Henze’s Boulevard Solitude is a post-war retelling of Manon Lescaut.
True, Des Grieux is now a Rive Gauche beatnik and Manon is en route to a Swiss finishing school rather than a convent, but other than that, it’s the same story. It’s easy to see why WNO has chosen to present it alongside Puccini’s version, with the same director – Mariusz Treli?ski - and even the same set. Puccini’s loss is Henze’s gain: it seems fairly obvious where the majority of the team’s creative effort has been deployed.
That’s forgivable: Henze’s drama is taut and concise, and his score is a thing of miraculous richness, invention and magic. Keening 12-tone string lines, whispering percussion ensembles, raucous blasts of big-band swing and even a gorgeous, Puccinian sort-of humming chorus all somehow fuse together to drive the drama. Lothar Koenigs and his orchestra played it to the manner born: pacy, precise, and silkily beautiful.
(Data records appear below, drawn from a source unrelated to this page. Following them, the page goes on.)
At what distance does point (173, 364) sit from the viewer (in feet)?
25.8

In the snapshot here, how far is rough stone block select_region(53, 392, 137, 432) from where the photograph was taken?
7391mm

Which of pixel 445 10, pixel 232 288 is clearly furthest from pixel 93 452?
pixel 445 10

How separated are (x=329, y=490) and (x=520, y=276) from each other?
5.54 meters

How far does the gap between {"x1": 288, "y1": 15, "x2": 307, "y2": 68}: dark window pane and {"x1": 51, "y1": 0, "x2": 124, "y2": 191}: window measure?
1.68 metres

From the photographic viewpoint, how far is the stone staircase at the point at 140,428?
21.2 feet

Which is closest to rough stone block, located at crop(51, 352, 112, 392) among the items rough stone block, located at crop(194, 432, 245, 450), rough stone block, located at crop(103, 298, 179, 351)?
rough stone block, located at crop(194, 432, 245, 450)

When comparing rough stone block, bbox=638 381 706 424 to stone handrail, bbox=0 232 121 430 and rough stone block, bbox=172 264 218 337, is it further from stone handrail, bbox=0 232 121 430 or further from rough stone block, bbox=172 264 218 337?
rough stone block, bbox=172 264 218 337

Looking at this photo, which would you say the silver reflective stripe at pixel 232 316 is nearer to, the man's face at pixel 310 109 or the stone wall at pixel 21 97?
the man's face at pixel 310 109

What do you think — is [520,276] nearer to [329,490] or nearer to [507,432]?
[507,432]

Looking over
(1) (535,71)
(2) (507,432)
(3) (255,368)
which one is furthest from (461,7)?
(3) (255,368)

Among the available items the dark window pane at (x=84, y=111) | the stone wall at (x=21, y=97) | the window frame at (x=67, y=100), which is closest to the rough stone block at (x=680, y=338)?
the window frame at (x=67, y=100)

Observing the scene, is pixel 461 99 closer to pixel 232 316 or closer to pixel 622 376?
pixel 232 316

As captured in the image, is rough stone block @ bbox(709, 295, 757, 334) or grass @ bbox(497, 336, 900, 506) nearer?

On stage, meanwhile, Sarah Tynan gave the performance of a lifetime as Manon. Henze’s Manon is very much the mistress of her own impulses; Tynan somehow combined a confident, seductive sensuality with flashes of vulnerability – all sung with a voice of such sweetness and purity that you could feel exactly why Des Grieux (Jason Bridges, almost matching Tynan for tonal beauty) falls for her so hard, and why the other men in her life, her brother Lescaut (Benjamin Bevan) and Lilaque senior (Adrian Thompson – making a deeply ambiguous role strangely sympathetic) are so completely her playthings.
Boris Kudli?ka’s set elegantly divided the plush, red-curtained world of Manon’s sensual adventures with a blue café setting for Des Grieux’s anguish; designs that, like everything in this hugely impressive and entertaining production, served and clarified the drama of an opera that we must now – surely – consider an established modern classic.